Constantine had a number of reasons to found a new capital. Christianity was more prevalent in the east, he had recently won a civil war and a new capital founded in his name would have been a dynamic move, but perhaps most importantly, the east was simply wealthier. The foundation of Constantinople represented the creation of an imperial hub that was located at a crucially important location that facilitated trade between the Black Sea/Romania/Balkans and the Aegean. Rather than creating a new redistributive axis from scratch, Constantine was responding to a commercial pattern that had developed for hundreds of years before the foundation of the new capital and indeed the rise of Rome.

This suggestion proposed here is supported by archaeology. The largest number of premodern shipwrecks have been dated to the principate. Not all of these were found along the route to the capital. This graph was shown to me by a friend, and I am not familiar with the dating system used to come up with this position. Regardless, I think that we need to assume that the redistributive apparatus of the Roman tax system represents a significant, but not the entirety of Roman period commerce.

Tiako

I can't really give an extensive answer on this now, but broadly speaking, probably a great deal.

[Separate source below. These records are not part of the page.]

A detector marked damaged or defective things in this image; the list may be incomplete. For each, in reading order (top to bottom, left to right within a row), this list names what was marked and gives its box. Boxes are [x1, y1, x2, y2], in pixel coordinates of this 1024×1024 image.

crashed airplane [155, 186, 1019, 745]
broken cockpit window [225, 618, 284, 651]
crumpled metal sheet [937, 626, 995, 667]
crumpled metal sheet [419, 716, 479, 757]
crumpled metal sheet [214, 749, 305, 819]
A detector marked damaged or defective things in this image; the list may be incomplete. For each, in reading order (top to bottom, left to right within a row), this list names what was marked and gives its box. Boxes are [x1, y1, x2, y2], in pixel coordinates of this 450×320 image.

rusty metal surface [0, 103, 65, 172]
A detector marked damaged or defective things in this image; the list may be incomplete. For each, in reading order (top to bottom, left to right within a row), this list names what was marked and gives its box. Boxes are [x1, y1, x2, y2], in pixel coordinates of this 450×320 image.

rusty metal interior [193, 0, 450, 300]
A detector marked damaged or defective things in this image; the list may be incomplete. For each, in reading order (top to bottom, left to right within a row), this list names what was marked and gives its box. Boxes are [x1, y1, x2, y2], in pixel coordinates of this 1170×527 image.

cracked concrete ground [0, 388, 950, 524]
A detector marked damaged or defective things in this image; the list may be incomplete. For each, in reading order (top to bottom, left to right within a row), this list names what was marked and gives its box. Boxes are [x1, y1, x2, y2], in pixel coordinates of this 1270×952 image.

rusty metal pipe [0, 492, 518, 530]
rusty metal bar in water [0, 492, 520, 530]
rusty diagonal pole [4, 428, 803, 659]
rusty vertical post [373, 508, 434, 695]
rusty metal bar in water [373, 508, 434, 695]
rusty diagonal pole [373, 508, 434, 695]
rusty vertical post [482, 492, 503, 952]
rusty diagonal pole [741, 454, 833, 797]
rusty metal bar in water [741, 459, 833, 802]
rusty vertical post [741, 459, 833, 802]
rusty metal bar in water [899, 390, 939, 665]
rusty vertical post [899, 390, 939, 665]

We can't give numbers, but the material remains of trade show this, such as red African slip ware pottery, which turns up everywhere (including in the late imperial period). There is also a fairly well documented "northern Mediterranean" network including northern Spain, northern France, Britain and the military regions of Germany. More compelling evidence may be the epigraphy, and merchants from eg Asia show up in Lyon, and north Africans in Austria.

Rome was the largest market of consumption and so was naturally central, and we should also not forget that Italy takes up an awful lot of space in the Mediterranean. But this wasn't to the exclusion of other markets.